ただ、もともとは原爆被害者が日本政府に賠償を求めた訴訟に対して、サンフランシスコ条約により外交保護権は放棄されたが、「個人による米国への請求権は放棄されていない」として、賠償を求めるなら日本ではなくアメリカ政府に求めるべき、との立場をとったのだという。日韓請求権協定についても、朝鮮半島に資産を残してきた日本人による補償請求が日本政府に向けられなくなるようにする趣旨だったという。
それが今になって韓国人の個人からの賠償請求となって返ってきているようだ。

上記(1)に関連して、東京高裁では1998年に「違法な国家権力の行使で犠牲や被害をこうむった者には、国家の責任で一定の補償をすることが世界の主要国の共通認識」と述べたそうだ。また、中国人から西松建設が賠償を求められた訴訟では、最高裁が「関係者が救済に向けて努力することが期待される」と付言したという。これまで日本企業が和解に応じた報道などを見て、なんだか弱い者いじめに遇っているような気分になっていたが、どうもそういうことではないようだ。
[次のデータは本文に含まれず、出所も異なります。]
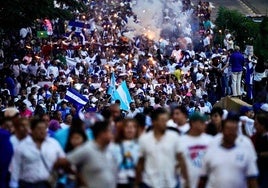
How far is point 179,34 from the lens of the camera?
36.9 m

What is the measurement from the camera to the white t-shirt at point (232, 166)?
9.73 metres

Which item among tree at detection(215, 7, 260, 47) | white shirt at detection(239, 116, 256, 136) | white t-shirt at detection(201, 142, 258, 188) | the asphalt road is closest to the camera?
white t-shirt at detection(201, 142, 258, 188)

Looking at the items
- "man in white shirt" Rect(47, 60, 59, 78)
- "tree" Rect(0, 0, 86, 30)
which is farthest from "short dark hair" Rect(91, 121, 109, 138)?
"man in white shirt" Rect(47, 60, 59, 78)

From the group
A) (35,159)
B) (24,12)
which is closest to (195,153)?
(35,159)

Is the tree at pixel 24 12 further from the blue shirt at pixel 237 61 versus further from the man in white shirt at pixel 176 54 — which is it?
the man in white shirt at pixel 176 54

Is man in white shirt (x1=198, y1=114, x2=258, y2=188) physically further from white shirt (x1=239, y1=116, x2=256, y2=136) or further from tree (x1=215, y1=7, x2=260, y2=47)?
tree (x1=215, y1=7, x2=260, y2=47)

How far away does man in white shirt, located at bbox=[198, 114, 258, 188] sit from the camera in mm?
9742

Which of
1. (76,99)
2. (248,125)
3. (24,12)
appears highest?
(248,125)

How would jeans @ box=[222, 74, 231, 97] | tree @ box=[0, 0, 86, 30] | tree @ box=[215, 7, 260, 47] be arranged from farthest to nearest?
1. tree @ box=[215, 7, 260, 47]
2. jeans @ box=[222, 74, 231, 97]
3. tree @ box=[0, 0, 86, 30]

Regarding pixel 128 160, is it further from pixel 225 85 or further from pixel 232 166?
pixel 225 85

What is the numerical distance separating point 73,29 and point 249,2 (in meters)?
22.6

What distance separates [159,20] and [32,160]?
28920 millimetres

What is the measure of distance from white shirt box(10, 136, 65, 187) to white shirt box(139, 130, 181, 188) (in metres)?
1.05

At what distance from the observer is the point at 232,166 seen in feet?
32.0
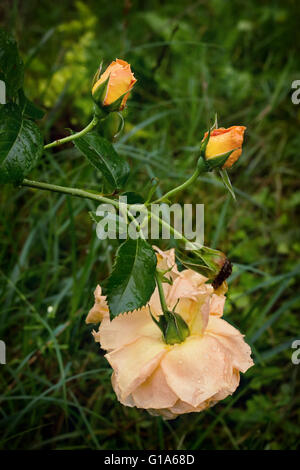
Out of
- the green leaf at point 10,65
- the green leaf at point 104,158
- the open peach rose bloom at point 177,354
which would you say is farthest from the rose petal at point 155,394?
the green leaf at point 10,65

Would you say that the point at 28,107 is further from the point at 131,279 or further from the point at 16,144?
the point at 131,279

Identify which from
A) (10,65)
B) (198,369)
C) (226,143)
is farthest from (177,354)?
(10,65)

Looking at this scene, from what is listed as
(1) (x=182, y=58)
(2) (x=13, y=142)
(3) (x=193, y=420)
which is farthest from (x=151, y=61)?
(2) (x=13, y=142)

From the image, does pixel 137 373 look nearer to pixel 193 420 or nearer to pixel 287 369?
pixel 193 420

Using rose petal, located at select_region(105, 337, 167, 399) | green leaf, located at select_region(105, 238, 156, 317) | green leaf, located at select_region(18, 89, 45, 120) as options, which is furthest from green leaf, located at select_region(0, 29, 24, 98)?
rose petal, located at select_region(105, 337, 167, 399)

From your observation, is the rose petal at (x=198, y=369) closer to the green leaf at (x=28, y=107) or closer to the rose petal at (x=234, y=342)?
the rose petal at (x=234, y=342)

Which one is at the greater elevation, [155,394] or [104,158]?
[104,158]

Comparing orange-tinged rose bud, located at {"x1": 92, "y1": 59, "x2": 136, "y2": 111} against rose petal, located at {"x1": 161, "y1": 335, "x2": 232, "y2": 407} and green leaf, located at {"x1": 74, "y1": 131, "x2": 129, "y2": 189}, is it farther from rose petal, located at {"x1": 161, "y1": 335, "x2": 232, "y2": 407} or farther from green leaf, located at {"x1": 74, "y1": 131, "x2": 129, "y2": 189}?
rose petal, located at {"x1": 161, "y1": 335, "x2": 232, "y2": 407}

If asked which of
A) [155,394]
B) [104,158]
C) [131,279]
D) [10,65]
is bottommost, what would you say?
[155,394]
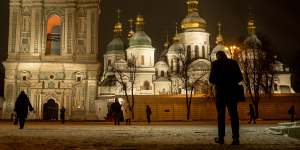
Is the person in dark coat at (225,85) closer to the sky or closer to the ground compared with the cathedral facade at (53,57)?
closer to the ground

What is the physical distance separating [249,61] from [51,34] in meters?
19.5

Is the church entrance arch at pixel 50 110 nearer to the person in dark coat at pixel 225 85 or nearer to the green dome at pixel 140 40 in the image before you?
the green dome at pixel 140 40

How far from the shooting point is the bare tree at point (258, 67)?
43.8 metres

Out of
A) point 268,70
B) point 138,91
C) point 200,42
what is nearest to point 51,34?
point 138,91

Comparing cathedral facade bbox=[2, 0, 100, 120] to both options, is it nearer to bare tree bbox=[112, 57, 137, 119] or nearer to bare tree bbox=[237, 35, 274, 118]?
bare tree bbox=[112, 57, 137, 119]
政府は「日韓請求権協定第2条に反し、日本企業に対し一層不当な不利益を負わせる」とか国際法違反だとか述べて国際裁判に訴える可能性にまで言及しているが、日本政府自身が個人の請求権は消滅していないことは明言していたこともふまえ、冷静な対応をしてほしい。


追記2:
上記(2)に関連して、朝日新聞2018-12-14夕刊でも、個人の請求権は消滅していないという点では日本政府も認めているという。だが、元徴用工らへの補償問題は1965年の日韓請求権協定で解決済みであり、権利は行使できない、という立場だそうだ。つまり、権利は残っているが行使しない約束をしたじゃないか、ということらしい。権利は残っているが、政府としては対応できない、と述べた奥園氏の見解と違う。どうもよくわからない。
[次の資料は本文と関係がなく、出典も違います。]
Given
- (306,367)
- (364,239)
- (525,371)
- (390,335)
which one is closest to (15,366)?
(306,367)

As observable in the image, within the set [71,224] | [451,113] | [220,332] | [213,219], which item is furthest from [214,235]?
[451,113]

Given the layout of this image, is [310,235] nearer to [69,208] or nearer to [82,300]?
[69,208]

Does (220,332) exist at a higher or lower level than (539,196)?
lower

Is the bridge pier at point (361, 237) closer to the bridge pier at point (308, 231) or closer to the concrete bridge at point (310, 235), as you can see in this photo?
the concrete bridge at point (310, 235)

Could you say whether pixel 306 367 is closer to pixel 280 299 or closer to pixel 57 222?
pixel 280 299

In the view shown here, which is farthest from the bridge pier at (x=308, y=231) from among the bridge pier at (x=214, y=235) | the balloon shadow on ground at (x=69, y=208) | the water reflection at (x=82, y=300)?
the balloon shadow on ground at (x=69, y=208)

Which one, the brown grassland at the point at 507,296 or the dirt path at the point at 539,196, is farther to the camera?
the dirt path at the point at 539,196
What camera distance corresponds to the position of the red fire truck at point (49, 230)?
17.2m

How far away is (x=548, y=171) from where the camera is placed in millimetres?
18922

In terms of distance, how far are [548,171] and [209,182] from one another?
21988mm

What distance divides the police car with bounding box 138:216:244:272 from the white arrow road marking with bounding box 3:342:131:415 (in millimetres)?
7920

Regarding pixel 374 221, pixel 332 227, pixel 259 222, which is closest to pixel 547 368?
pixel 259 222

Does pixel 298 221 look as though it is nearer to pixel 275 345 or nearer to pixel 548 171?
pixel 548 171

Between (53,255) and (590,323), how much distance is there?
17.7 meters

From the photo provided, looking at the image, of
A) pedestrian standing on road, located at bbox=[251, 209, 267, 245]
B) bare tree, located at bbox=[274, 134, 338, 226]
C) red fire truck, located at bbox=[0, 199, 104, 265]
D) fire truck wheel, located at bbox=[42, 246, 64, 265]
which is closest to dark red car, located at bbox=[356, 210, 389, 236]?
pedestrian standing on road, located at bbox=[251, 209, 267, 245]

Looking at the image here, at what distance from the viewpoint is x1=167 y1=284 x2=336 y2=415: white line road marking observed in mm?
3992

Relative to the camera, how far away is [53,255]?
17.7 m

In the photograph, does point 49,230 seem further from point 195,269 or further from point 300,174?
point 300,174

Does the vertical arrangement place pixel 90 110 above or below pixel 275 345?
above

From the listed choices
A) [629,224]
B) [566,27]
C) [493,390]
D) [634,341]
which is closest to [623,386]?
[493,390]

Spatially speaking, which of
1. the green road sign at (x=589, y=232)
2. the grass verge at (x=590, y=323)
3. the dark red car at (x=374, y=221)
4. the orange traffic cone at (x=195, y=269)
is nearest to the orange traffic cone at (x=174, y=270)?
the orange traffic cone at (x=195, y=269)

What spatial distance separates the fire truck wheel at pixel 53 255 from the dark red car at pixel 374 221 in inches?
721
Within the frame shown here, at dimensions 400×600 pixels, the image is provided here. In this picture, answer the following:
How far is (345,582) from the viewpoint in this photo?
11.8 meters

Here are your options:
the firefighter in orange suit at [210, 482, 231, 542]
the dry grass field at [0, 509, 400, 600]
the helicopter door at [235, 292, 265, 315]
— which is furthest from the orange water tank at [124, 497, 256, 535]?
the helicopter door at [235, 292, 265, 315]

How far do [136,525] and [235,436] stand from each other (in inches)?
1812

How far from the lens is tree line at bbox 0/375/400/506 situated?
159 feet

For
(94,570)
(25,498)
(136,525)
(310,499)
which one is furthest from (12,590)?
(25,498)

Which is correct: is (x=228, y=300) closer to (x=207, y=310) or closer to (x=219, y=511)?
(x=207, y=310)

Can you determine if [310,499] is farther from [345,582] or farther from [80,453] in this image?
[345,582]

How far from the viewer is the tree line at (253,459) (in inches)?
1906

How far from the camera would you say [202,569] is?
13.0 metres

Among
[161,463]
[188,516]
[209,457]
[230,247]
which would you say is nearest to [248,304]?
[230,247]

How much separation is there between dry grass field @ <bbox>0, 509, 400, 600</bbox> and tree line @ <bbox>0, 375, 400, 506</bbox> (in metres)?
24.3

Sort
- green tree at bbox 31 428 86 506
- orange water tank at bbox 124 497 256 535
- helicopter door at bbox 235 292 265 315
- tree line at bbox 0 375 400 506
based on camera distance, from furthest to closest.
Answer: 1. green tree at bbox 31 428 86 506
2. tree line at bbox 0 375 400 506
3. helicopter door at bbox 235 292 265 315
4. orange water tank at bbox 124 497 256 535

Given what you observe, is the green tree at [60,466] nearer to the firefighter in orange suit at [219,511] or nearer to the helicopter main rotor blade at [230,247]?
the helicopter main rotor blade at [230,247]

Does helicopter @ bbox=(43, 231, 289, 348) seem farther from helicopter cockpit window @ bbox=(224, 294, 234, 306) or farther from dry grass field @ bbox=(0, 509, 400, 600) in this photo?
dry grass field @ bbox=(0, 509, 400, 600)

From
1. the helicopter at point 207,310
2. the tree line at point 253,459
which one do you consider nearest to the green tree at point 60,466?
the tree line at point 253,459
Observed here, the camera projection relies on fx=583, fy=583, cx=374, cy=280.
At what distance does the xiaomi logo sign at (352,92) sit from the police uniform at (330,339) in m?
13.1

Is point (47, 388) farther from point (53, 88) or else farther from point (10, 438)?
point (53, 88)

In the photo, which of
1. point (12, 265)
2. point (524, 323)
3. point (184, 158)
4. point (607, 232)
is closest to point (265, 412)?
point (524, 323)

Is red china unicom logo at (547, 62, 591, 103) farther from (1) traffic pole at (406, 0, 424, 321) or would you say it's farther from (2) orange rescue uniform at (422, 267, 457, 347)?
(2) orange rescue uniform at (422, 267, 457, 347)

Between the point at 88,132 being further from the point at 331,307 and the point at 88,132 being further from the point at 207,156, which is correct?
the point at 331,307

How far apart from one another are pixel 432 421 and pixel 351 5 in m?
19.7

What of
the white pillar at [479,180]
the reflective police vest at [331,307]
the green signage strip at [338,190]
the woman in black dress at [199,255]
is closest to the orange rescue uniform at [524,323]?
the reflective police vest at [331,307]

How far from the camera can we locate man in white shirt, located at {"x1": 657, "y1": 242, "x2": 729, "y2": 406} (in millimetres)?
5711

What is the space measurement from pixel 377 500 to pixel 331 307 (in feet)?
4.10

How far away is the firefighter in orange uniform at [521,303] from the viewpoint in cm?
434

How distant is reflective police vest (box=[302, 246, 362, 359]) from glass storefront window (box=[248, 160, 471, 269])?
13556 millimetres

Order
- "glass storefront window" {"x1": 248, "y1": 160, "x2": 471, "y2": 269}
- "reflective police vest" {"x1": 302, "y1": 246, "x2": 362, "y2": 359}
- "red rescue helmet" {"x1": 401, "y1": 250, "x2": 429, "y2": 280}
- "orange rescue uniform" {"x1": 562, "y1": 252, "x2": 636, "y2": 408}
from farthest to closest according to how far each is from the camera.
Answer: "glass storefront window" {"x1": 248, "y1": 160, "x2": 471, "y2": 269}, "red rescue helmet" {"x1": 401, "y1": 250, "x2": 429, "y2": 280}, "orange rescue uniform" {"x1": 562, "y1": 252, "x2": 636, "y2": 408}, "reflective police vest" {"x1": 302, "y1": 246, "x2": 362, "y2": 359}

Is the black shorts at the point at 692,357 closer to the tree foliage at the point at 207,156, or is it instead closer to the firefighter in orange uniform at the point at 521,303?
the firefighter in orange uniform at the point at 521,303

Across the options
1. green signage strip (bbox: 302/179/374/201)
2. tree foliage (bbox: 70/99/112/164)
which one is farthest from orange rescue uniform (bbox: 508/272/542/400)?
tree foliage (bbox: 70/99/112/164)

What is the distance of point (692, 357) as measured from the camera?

追記3:前提となる「請求権」の存否がよくわからない。朝日新聞2019-7-31によれば、日韓国交正常化に際しての日韓請求権協定は、日本から韓国への巨額の経済協力と引き換えに、賠償請求などの問題解決を確認したものだという。そして協定の付属文書「合意された議事録」でも、「対日請求要綱」(韓国側が提出し、「被徴用者の被害に対する補償」などが盛り込まれている)について、「いかなる主張もなしえない」と明記されていたという。朝日新聞2019-8-31にも「1965年の請求権協定には元徴用工への補償も含まれるとの見解を韓国政府も示していた」とある。

追記4:朝日新聞2019-10-11から補足。
問題になっている韓国・大法院の徴用工判決は、日本側が「解決済み」の根拠とする日韓請求権協定を、「財政的、民事的債権・債務関係」解決するものと限定的に解釈し、不法行為による苦痛に対する慰謝料は協定の対象外だというロジックだという。日本政府も個人の請求権があることは否定しないが、請求権協定によって解決済みのものに含まれるとの立場だ。現に、当時の「対日請求要綱」(追記3参照)に「被徴用者の被害補償」が明記されており、革新系の廬武鉉政権は2005年の政府見解で、元慰安婦などを「協定の対象外」としたが、徴用工問題については、日韓請求権協定に基づいて日本から得た無償3億ドルの経済協力には「補償問題解決の性格の資金等が包括的に勘案されているとみるべきである」と、解決済みとの見解を示していた。ただ、こうした事情は国際的にはそれほど重きをもたないそうだ。
韓国が主張する、日本による植民地支配が不法だったというのも、大戦後の価値観を遡及的に適用するもので、法的には無理があるのだが、国際社会では人権を重視する傾向が強まっており、年を追うごとに日本には不利になっていく可能性があるという。
一方、韓国政府のいう、「三権分立で政府は司法に介入できない」という主張にも無理があるそうだ。ナチスのユダヤ人迫害や南アフリカのアパルトヘイトなど、国内法で認められても国際的には違法というのと同じだという。